A second task often used is the “Go-No Go” visual discrimination task in which animals must learn to make a visual discrimination between two alleys, one of which always contains food reinforcement (Go trials) and the other never does (No Go trials). Learning is said to occur when running time decreases on the Go trial, and increases on the No Go trial (as if searching for food). Each session consists of twelve alternating trials; the first of each trial (Go and No Go) reflects retrieval of the learned memory, while the subsequent trials reflect relearning (Alescio-Lautier et al., 1995). On the Go-No Go task, intra-hippocampal Avp significantly improves retrieval and subsequent relearning when injected just prior to the retention trial (Alescio-Lautier and Soumireu-Mourat, 1998). Performance is better with injection into the ventral, as compared to the dorsal, hippocampus and only lesions to the ventral hippocampus blunt the effects of i.c.v. Avp (Alescio-Lautier and Soumireu-Mourat, 1998; Alescio-Lautier et al., 2000). Similarly, injection of Avp antiserum into the ventral, but not the dorsal, hippocampus prevents relearning of the Go-No Go task (Alescio-Lautier and Soumireu-Mourat, 1998). Finally, blockade of Avpr1a receptors impairs retrieval and relearning, even with subsequent Avp application (Alescio-Lautier et al., 1995). Spatial learning

Spatial memory is memory of the spatial aspects of the surrounding environment. One of the oldest tests used for spatial memory is the radial arm maze in which food pellets are placed at the end of eight radiating arms. Optimal performance requires the animal visit each arm only once, and rodents quickly learn to do so by selecting unvisited arms (working memory) on the basis of their spatial location relative to extra-maze cues (in Packard and Ettenberg, 1985). Working memory in the radial arm maze is enhanced by Avp, as administration significantly enhances learned extinction behavior, i.e. learning that food was no longer present in the arms (Packard and Ettenberg, 1985). Avp4-9 also enhances working and reference memory on the radial arm maze (Dietrich and Allen, 1997a). Scopolamine, an anticholinergic, produces deficits in reference and working memory in the radial arm maze. These memory deficits are reversed with administration of Avp (Taga et al., 2001), Avp4-9 (Fujiwara et al., 1997; Mishima et al., 2001), and NC-1900 (Mishima et al., 2003).
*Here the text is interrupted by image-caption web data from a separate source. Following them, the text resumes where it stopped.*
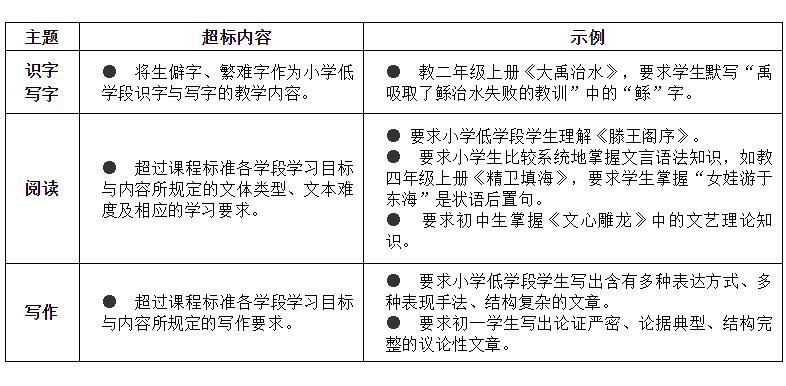 教育部:禁止数理化使用繁难偏怪练习题 负面清单具体内容是什么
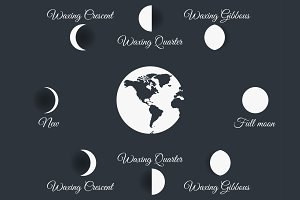 Moon phases. Set illustrations.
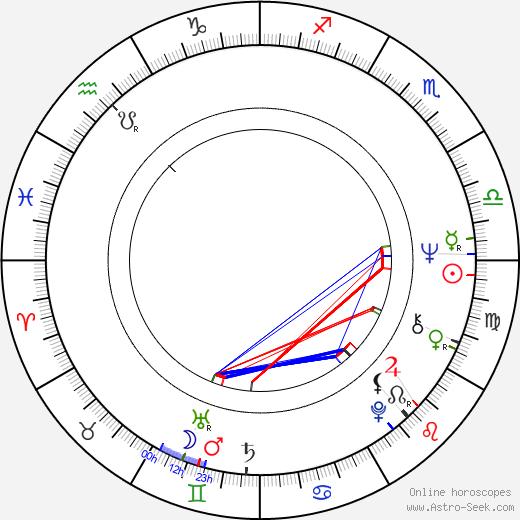 Diana Bellamy tema natale, oroscopo, Diana Bellamy oroscopi gratuiti, astrologia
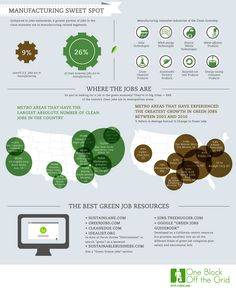 Another green economy infographic (or part of the first pinned one)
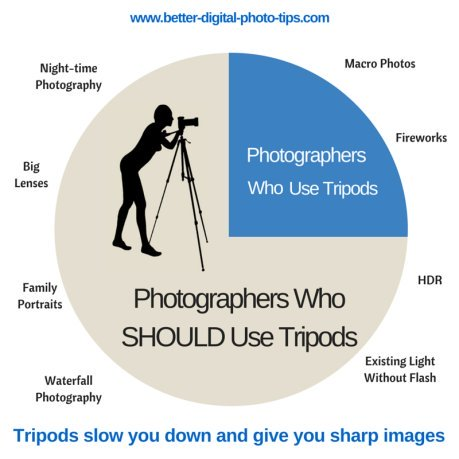 Infographic - More photographers should use tripods - https://www.better-digital-photo-tips.com/best-selling-tripod-for-under-100.html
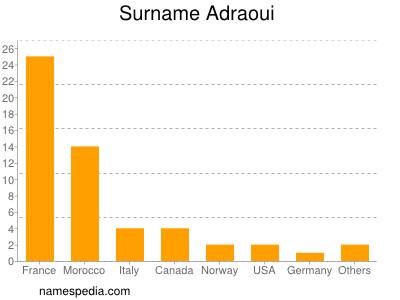 Surname Adraoui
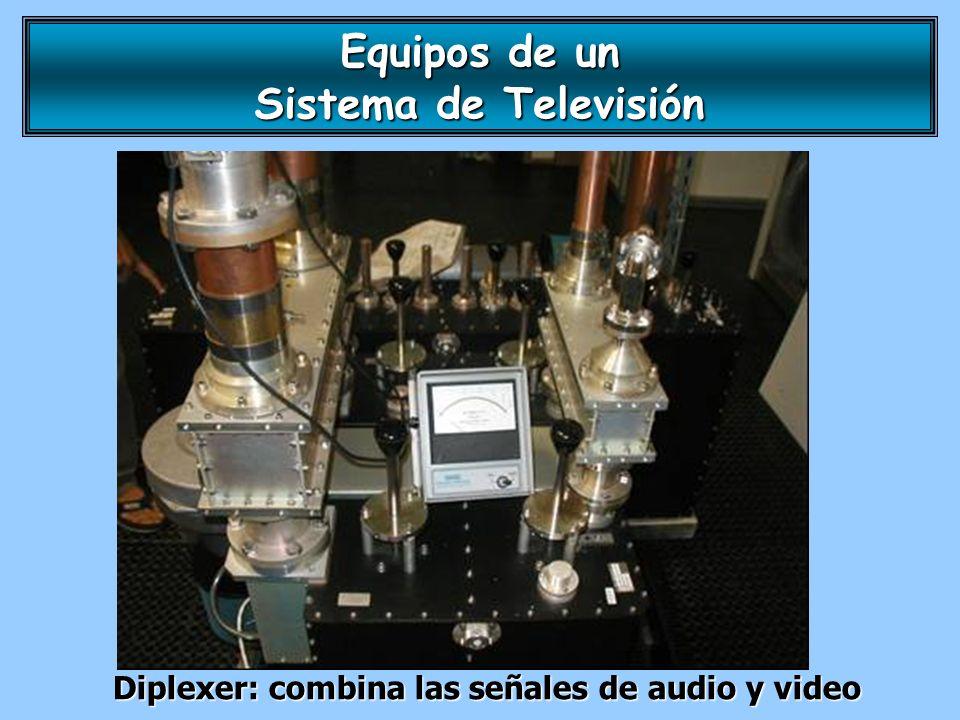 Diplexer: combina las señales de audio y video Equipos de un Sistema de Televisión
Avp or its active fragments aid performance on other spatial memory tasks as well. In the hole board search task, animals receive a food reward in the same 4 (of 16) holes through multiple trials per day over many days. Reference memory consists of only going to those holes in which food has been found during the learning trials. Subcutaneous injection of Avp4-9 significantly improves reference memory and reduces the number of errors on this task (Vawter et al., 1997). The Hebb-Williams mazes consist of a battery of 12 mazes, and with moveable barriers the mazes can be made easy, moderate, or difficult (see Paban et al., 2003). Subcutaneous (s.c.), i.p., and dorsal hippocampal administration of Avp all significantly increase consolidation of a Hebb-Williams maze, but do not affect transfer of learning, i.e. learning times on a similarly-configured maze (Paban et al., 2003). Combined, the above studies indicate a general beneficial effect of Avp administration on spatial memory. Endogenous Avp is likely necessary for spatial memory performance, as animals with partial vasopressin insufficiency (Brattleboro heterozygotes: +/di) demonstrate poorer working memory than wildtype controls on a delayed-non-match-to-sample task in which the animal has to respond to an illuminated aperture different from the one on which it had been trained (Aarde and Jentsch, 2006).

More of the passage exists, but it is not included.